• 21 Novembre 2024
  • ARTE

Benjamin, meglio l’opera d’arte che la sua copia: quanto incidono i social?

Riceviamo e pubblichiamo un articolo a firma Francesco Provinciali, già dirigente ispettivo del Miur e giudice minorile. Si tratta di un articolo a commento di un saggio del filosofo, sociologo, epistemologo, antropologo Walter Benjamin che negli anni tra il 1934 e il 1939 aveva scritto una riflessione sulla riproducibilità dell’opera d’arte nell’epoca moderna, grazie all’ausilio delle nuove tecnologie. La sua conclusione era in estrema sintesi questa: La tecnologia favorisce la diffusione della conoscenza delle opere d’arte attraverso la loro riproduzione fotografica o iconica e di immagine, ma in questo modo si perde l’aura, cioè la bellezza dell’originale. L’originale si trova, infatti, in un museo, in una mostra , in un luogo dove viene messa in mostra la sua bellezza unica.

Si pensi solo per fare un esempio alla Pietà di Michelangelo o alla Monna Lisa di Leonardo, queste, fa intendere Provinciali a commento di Benjamin, possiamo sì vederle riprodotte in mille modi anche a mezzo stampa ma é solo l’originale che suscita emozioni irripetibili. Un conto è l’opera d’arte uscita dalle mani di un genio un conto la sua copia. Per l’antropologia del 900 si tratta di una riflessione fondamentale. Per noi oggi, ci dice Provinciali, può far anche comodo vedere tutte le tele di Caravaggio stando seduti sul divano di casa. Più democrazia nella fruizione artistica, ma meno emozioni rispetto al vedere, osservare un capolavoro originale.

Anche la comunicazione e la cultura dei social e dei media hanno sostituito a poco a poco quella che si trasmette per esperienza e competenza, perdendo in originalità e soggettività. Vi riportiamo il suo elaborato:

Quanto conta l’originale?

“Tra il 1935 e il 1939 Walter Benjamin – filosofo, scrittore, critico letterario e teatrale, sociologo, epistemologo tedesco- si cimentò in  più stesure del saggio “L’opera d’arte nell’epoca della sua riproducibilità tecnica. L’ultima versione del 1939 uscì postuma solo nel 1955. La prima traduzione italiana apparve nel 1966 pubblicata dalla casa editrice Einaudi. Soggetto a varie revisioni e integrazioni da parte dello stesso autore ma anche a tagli redazionali non autorizzati e ad arbitrarie  manipolazioni il saggio fu di fatto riconsiderato dalla critica a partire dagli anni 60, diventando addirittura un testo citato e approfondito nelle Università durante il periodo della contestazione studentesca.

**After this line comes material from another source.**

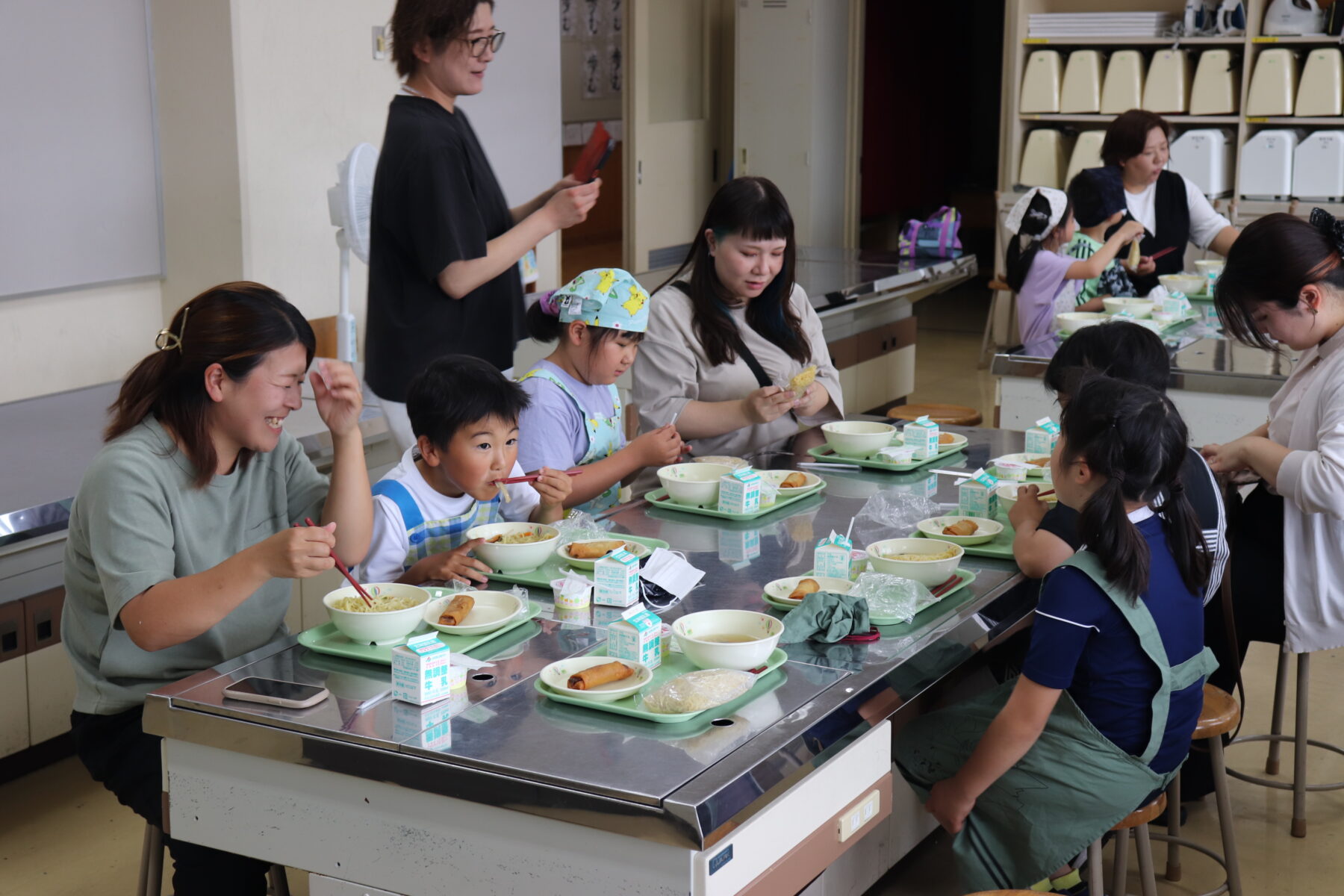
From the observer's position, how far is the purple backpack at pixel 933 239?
5.62 metres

Tuttavia a poco a poco guadagnò una sua centralità nella cultura sociologica e artistica ortodossa del secondo 900 fino a diventare un classico nello studio, nell’analisi e nella valutazione della cultura di massa partendo da un particolare profilo di considerazione che peraltro si riassume nel titolo stesso del suo lavoro che – va precisato- non esprime solo una critica in senso deteriore sulla cd. “arte di massa”, volendone peraltro cogliere aspetti positivi e potenzialità culturali di cui oggi ci capacitiamo nella pienezza della loro valenza divulgativa.

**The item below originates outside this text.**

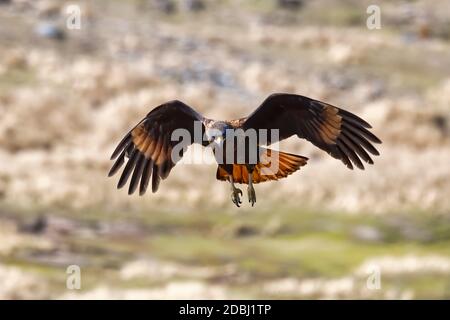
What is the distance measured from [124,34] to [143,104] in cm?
715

Considerata l’epoca in cui Benjamin mise mano al suo lavoro di revisione critica del concetto di arte alle soglie della modernità, possiamo senza forzature concettuali ed epistemologiche considerare questo saggio come uno dei primi- forse il primo in assoluto- compendio di interpretazione intuitiva più che metodologica di un iniziale fenomeno di tensione verso la globalizzazione, partendo proprio dalla matrice artistica dell’analisi nella sua accezione estensiva di ”fruizione di massa” e di “divulgazione estesa dell’opera d’arte prodotta in altre parentesi temporali della storia.

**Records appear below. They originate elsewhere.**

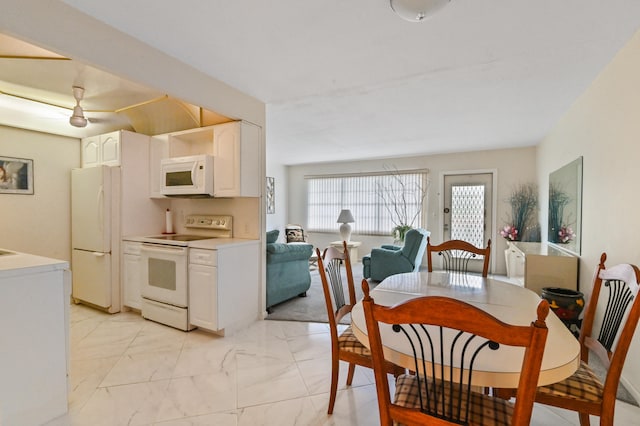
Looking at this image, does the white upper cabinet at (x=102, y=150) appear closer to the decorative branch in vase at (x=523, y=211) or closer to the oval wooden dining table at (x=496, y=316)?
the oval wooden dining table at (x=496, y=316)

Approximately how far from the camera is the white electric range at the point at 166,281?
2.93m

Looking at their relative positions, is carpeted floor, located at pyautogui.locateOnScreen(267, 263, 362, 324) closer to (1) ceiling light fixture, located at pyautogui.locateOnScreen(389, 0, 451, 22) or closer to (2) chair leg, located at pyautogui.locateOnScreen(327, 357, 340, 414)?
(2) chair leg, located at pyautogui.locateOnScreen(327, 357, 340, 414)

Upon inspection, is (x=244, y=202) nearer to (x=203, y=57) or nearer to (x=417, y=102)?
(x=203, y=57)

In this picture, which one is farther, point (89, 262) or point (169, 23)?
point (89, 262)

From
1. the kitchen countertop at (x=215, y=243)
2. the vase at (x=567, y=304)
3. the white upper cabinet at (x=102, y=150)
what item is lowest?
the vase at (x=567, y=304)

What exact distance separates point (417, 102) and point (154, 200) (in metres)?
3.44

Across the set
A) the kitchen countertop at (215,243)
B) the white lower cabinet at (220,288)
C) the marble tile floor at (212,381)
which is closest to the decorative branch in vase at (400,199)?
the kitchen countertop at (215,243)

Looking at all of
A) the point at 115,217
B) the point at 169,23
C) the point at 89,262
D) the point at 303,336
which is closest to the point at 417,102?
the point at 169,23

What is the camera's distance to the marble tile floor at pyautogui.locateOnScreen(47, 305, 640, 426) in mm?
1766

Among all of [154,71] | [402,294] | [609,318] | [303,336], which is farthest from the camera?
[303,336]

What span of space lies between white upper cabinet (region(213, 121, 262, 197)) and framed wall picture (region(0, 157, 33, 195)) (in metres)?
2.26

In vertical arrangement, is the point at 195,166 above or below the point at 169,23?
below

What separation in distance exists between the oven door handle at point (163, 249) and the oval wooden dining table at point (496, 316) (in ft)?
6.66

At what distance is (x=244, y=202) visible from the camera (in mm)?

Già dal primo paragrafo- per entrare subito in medias res – Benjamin evidenzia come l’opera d’arte – per sua natura fortemente identificata e contestualizzata nel suo autore e in un’epoca fino a caratterizzarla in modo distintivo  – è sempre stata riproducibile e riprodotta, per studio, passione o lavoro, attraverso procedimenti quali la xilografia ed altre tecniche grafiche, ma queste forme di riproduzione erano comunque procedimenti artigianali, di dimensioni limitate, legate ad una produzione prettamente manuale, con tempi e modi limitati per quantità e abilità del duplicatore.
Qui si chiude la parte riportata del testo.